A final point may be worth mentioning. Lafferty uses the word anastasis in the original version, but in the revised version he elevates it from a passing mention to one of the story’s central ideas, realizing its Catholic theological implications as a transformative resurrection. In other words, when the draft refers to “the Anastasis, the Resurrection Song,” it signals only Scarble’s personal change. In the published version, the theological parallel is completed: we see Scarble’s rebirth into a new, glorified state, at least from the perspective of the spiders of Aranea, and its entailment. Scarble undergoes a death, a descent in the cocoon, and emerges not just alive but as the messianic Emperor of the Dodecapod Spiders. While anastasis also picks out the harrowing of Hell, Scarble’s actions on Earth, where he brings about the metanoia of humanity through metamorphosis, form a darkly ironic take on Christ’s role after the Resurrection, the last lines of the story perhaps echoing Acts 17:30. He remakes mankind in his own new, alien image.



Created for my Lafferty playlist, from the full original poem

The spaceman frolicked with his girl

Though all his mates could not abide her.
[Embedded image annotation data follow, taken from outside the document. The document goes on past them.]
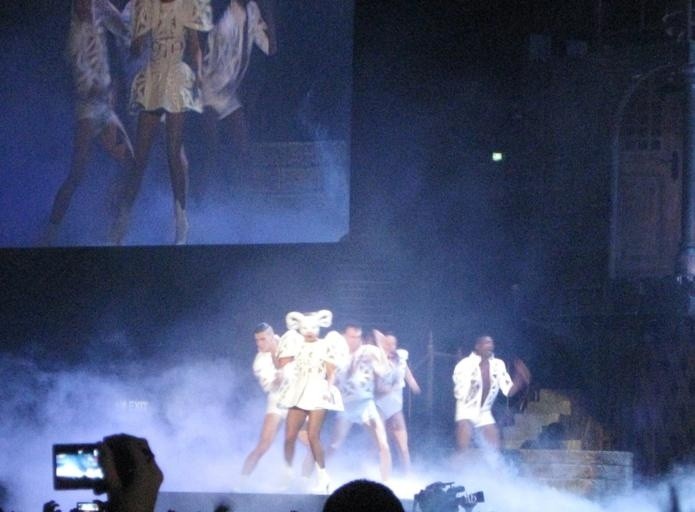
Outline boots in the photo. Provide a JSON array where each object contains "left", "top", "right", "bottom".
[
  {"left": 173, "top": 199, "right": 190, "bottom": 245},
  {"left": 314, "top": 460, "right": 329, "bottom": 496}
]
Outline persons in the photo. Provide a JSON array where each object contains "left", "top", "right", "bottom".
[
  {"left": 43, "top": 1, "right": 135, "bottom": 245},
  {"left": 105, "top": 1, "right": 214, "bottom": 246},
  {"left": 450, "top": 332, "right": 531, "bottom": 472},
  {"left": 193, "top": 0, "right": 278, "bottom": 212},
  {"left": 322, "top": 477, "right": 409, "bottom": 512},
  {"left": 240, "top": 308, "right": 421, "bottom": 482},
  {"left": 96, "top": 432, "right": 163, "bottom": 511}
]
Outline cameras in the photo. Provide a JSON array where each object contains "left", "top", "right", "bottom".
[
  {"left": 77, "top": 502, "right": 100, "bottom": 512},
  {"left": 53, "top": 444, "right": 105, "bottom": 490}
]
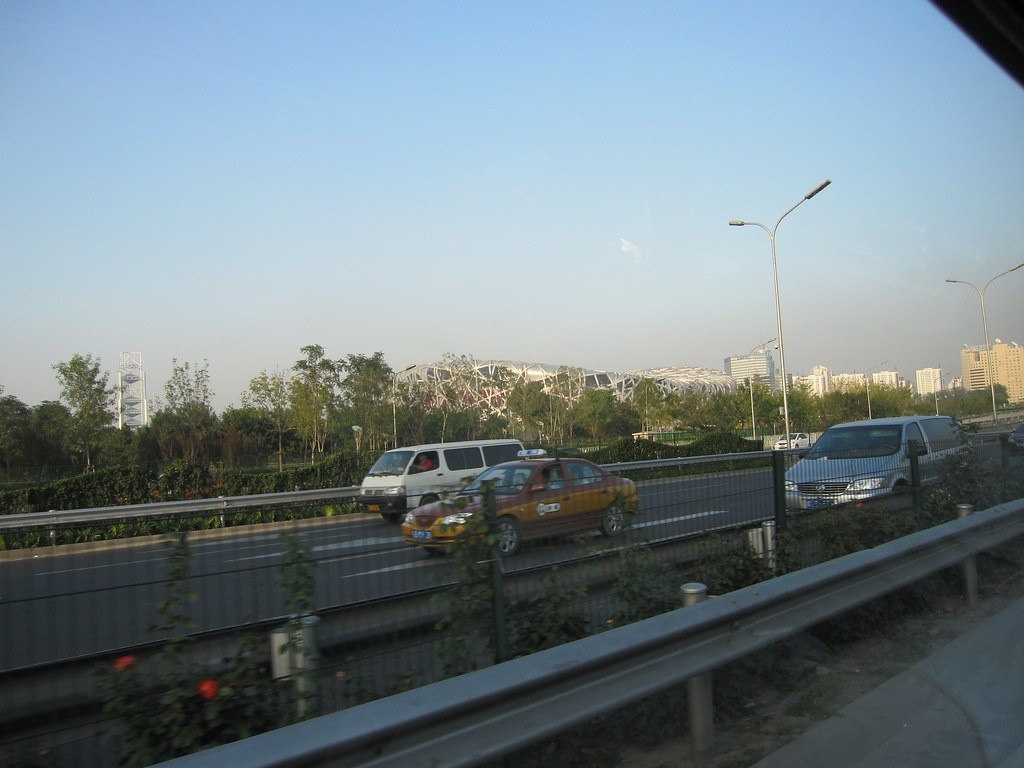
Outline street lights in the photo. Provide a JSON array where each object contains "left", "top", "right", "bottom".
[
  {"left": 865, "top": 360, "right": 888, "bottom": 420},
  {"left": 729, "top": 178, "right": 832, "bottom": 449},
  {"left": 393, "top": 364, "right": 416, "bottom": 449},
  {"left": 933, "top": 371, "right": 952, "bottom": 416},
  {"left": 748, "top": 337, "right": 776, "bottom": 441},
  {"left": 645, "top": 377, "right": 666, "bottom": 440},
  {"left": 945, "top": 263, "right": 1024, "bottom": 427}
]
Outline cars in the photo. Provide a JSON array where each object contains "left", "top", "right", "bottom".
[
  {"left": 402, "top": 449, "right": 639, "bottom": 558},
  {"left": 1007, "top": 422, "right": 1024, "bottom": 451},
  {"left": 775, "top": 433, "right": 812, "bottom": 450},
  {"left": 784, "top": 416, "right": 976, "bottom": 515}
]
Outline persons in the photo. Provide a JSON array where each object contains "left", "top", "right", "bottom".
[
  {"left": 531, "top": 466, "right": 590, "bottom": 489},
  {"left": 411, "top": 453, "right": 433, "bottom": 470}
]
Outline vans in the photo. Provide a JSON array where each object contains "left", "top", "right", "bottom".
[{"left": 358, "top": 439, "right": 529, "bottom": 522}]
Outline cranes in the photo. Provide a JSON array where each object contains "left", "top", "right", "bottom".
[{"left": 750, "top": 337, "right": 778, "bottom": 352}]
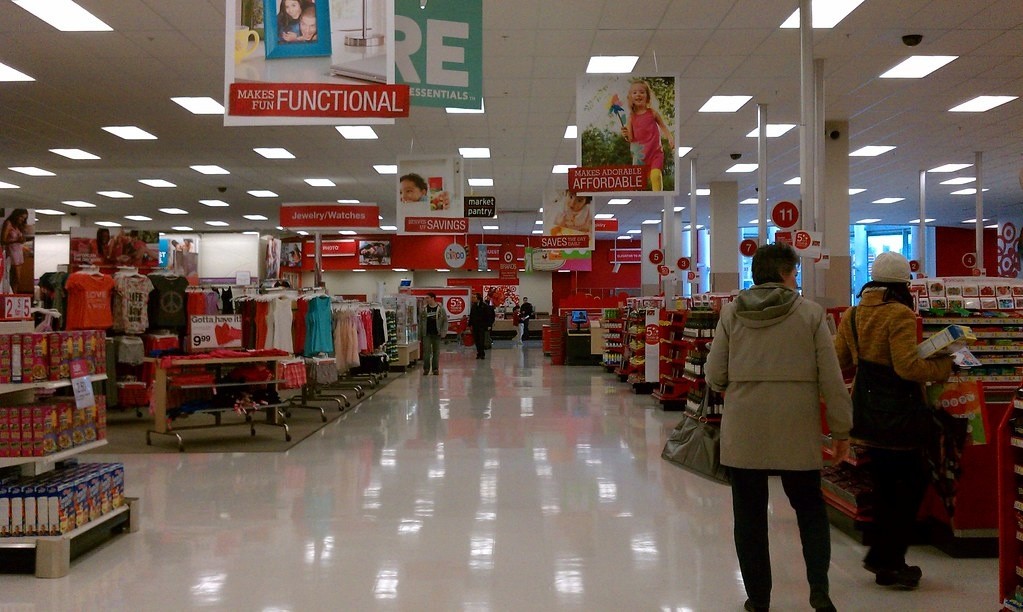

She was a pippin and a pearl,

She was a comely twelve-legged spider.


He sat upon her twelve-kneed lap

And wished that it was even wider.

Let all be silent who, mayhap,

Have never loved a loving spider.


He'd glad explore her every side,

He'd get upon her back and ride her.

Amazing motion to bestride

A real dodeca-gated spider.


Embracing her below, above,

It seemed that he was quite inside her.

None knows topography of love

Who never loved a twelve-armed spider.


With paler loves be they content

Who never had the love of Spider.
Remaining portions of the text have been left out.